Le gréement le plus couramment employé est celui de cotre ou bateau à un mât. Si, sur l'arrière, derrière la mèche du gouvernail, on fixe un petit mâtereau, dit mât d'artimon, on a un gréement de yawl ou cotre à tape-cul. Si le mât d'artimon est un peu plus important et fixé non plus derrière, mais devant la mèche du gouvernail, nous avons un ketch, Enfin, avec deux mâts sensiblement identiques et divisant la longueur de flottaison en trois parties approximativement égales, on a le gréement de goélette.

Ces différents gréements reçoivent des voiles d'étai triangulaires : focs, trinquettes, flèches, voiles légères, généralement non gréées sur un espar, et des voiles enverguées, utilisant directement les mâts, qui se subdivisent elles-mêmes en voiles bermudiennes, dites aussi marconi, de forme triangulaire, et en voiles auriques de forme quadrangulaire. Nous ne citerons que pour mémoire les voiles carrées et les voiles latines rarement employées pour la navigation de plaisance. La voile aurique elle-même se raréfie et elle n'est plus guère employée que par les bateaux de pêche. Si des yachtsmen lui restent encore fidèles, c'est surtout par sentiment, par amour des choses du passé. On sait que le bermudien est bien plus efficace au plus près. Son gréement est plus simple, et une seule drisse suffit pour hisser la voile. Les cercles de racage sont remplacés par un chemin de fer placé en arrière du mât, sur lequel courent des griffes amarrées à la ralingue de la voile. Ainsi, le haubanage est facilité et on peut fixer haubans et galhaubans aux endroits les plus propices et consolider fortement le mât dans le plan transversal. Le mât marconi sera donc mieux tenu que le mât du gréement aurique. Mais, par contre, il doit être plus élevé, la voile bermudienne exigeant que le rapport de sa hauteur à sa base soit de 2,5 au moins. Pour obtenir légèreté et rigidité, on fait des mâts creux de grand diamètre. Les mâtures bermudiennes actuelles sont d'une solidité à toute épreuve, comme en témoignent les performances réalisées dans les courses-croisières transocéaniques. Par vent arrière, les voiles auriques et bermudiennes ont à peu près le même rendement, mais le marconi présente moins de risques en cas d'empannage. On évite la secousse donnée par le choc du pic, et la borne est plus courte et plus légère.

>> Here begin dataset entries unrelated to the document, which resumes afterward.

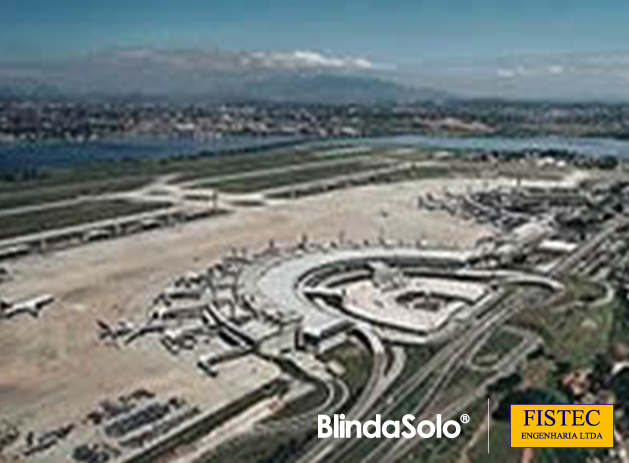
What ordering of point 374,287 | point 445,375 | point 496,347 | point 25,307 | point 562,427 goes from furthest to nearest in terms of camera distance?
1. point 374,287
2. point 25,307
3. point 496,347
4. point 445,375
5. point 562,427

Il est incontestable que le cotre reste le meilleur des gréements. Pour une réduction maxima des voiles, espars et manœuvres, il donne le rendement optimum. Mais son emploi est limité par le tonnage du bateau.

La plupart des plaisanciers naviguent sans équipage ou avec un seul marin. Ce sont les membres de la famille ou les invités qui aident à la manœuvre. Pour un équipage normal de deux hommes, une voile bermudienne ne doit pas dépasser 40 mètres carrés en moyenne pour qu'elle puisse être maîtrisée par mauvais temps. Cette surface correspond à un yacht de 12 à 13 mètres de long, de 9 à 9m,50 de flottaison et de 8 à 10 tonnes de déplacement environ. Donc, au delà de 10 tonnes, difficultés de manœuvrer la grand' voile, impliquant un équipage plus nombreux. Mais le gréement de cotre reste encore possible jusqu'à 20 tonnes. Cependant nombre de plaisanciers préfèrent diviser la voilure à partir de 10 tonnes, ce qui évite des fatigues à l'équipage et assure la maîtrise des voiles par gros temps. On choisit alors le gréement de yawl et au-dessus de 30 tonnes, celui de ketch ou de goélette.

Nous ne nous étendrons pas sur les avantages et inconvénients de ces divers gréements. La question a toujours été et restera probablement longtemps encore âprement controversée. Rappelons simplement quelques généralités qui s'adressent surtout aux débutants.

L'efficacité d'une voile unique est toujours supérieure à celle de plusieurs voiles totalisant une surface identique, surtout au plus près. La forme et le mode d'attache des voiles influent sensiblement sur leur rendement. L'expérience montre par exemple que le meilleur foc aura une bordure égale à une fois et demie la base du triangle avant. Certains focs recouvrent une partie de la grand' voile, ajoutant à l'efficacité de cette dernière. Cet avantage est d'ailleurs contesté. Mais les grands focs, dits focs de Gênes, assez plats, sont d'excellentes voiles pour les vents faibles. Les focs doivent être bordés, ni trop près de l'axe du bateau, ni trop en abord. Pour connaître la bonne direction des écoutes, un essai à la mer s'impose. Attendez cette épreuve pour fixer vos pitons. On estime que plus le foc est grand, plus la voile doit être plate et plus elle doit être bordée dans l'axe du bateau — pour le plus près évidement. Les filets d'air doivent suivre des trajectoires courbes. Lorsqu'une grand' voile est lacée sur la borne, la partie inférieure de la voile, étant rectiligne, est assez inefficace. Et c'est là un argument en faveur de la bordure libre dans laquelle la grand' voile n'est fixée sur la borne qu'à ses deux extrémités, c'est-à-dire aux points d'amure et d'écoute. Il est ainsi facile, en mollissant le point d'écoute, de donner plus de courbure à la voile, ce qui devient particulièrement nécessaire quand la brise faiblit. Quand, par contre, elle augmente, on reprend du mou pour avoir une voile plus plate. Mais ceci n'est valable que pour une petite surface, 30 à 35 mètres carrés environ. Au delà, la tension trop élevée aux points d'attache amènerait une déformation de la voile.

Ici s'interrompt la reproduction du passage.